Extracted records —
_ _ _

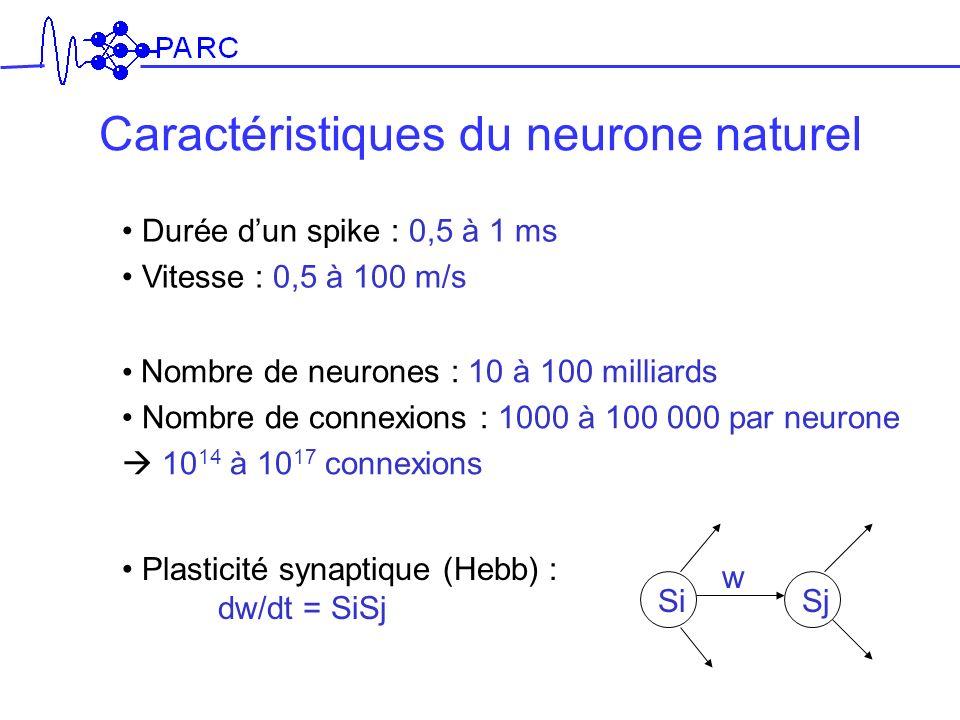 Caractéristiques du neurone naturel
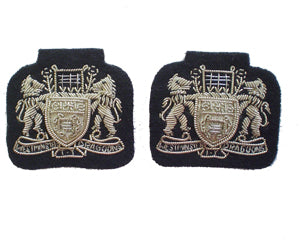 WESTMINSTER DRAGOONS COLLAR BADGES (4334353317960)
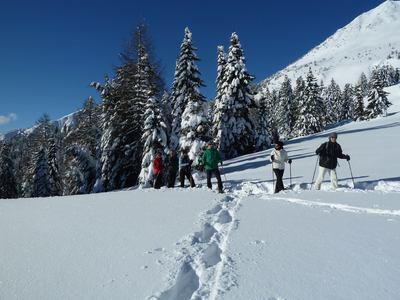Winterwanderung zur Castrin Alm mit Heinrich Gruber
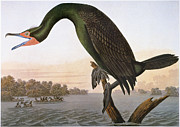 Phalacrocorax Auritus Prints - Audubon: Cormorant Print by Granger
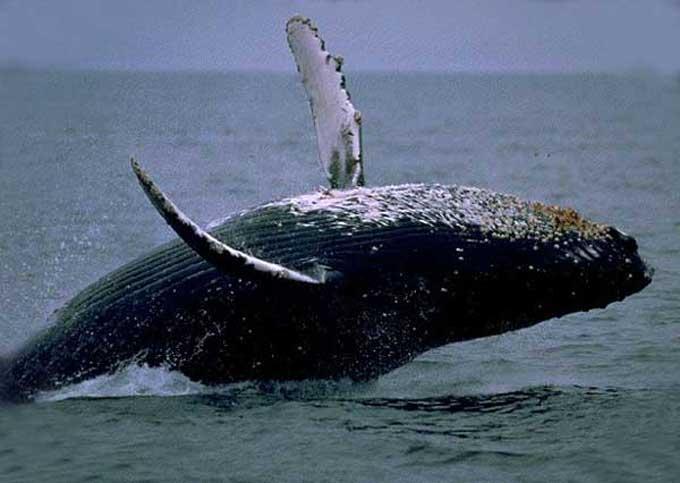 La Baleine Balein16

_ _ _

Exercise details — Only the words belong in your copy: restate the data above exactly and leave the images out.

Solved problem —
 Caractéristiques du neurone naturel
 WESTMINSTER DRAGOONS COLLAR BADGES (4334353317960)
Winterwanderung zur Castrin Alm mit Heinrich Gruber
 Phalacrocorax Auritus Prints - Audubon: Cormorant Print by Granger
 La Baleine Balein16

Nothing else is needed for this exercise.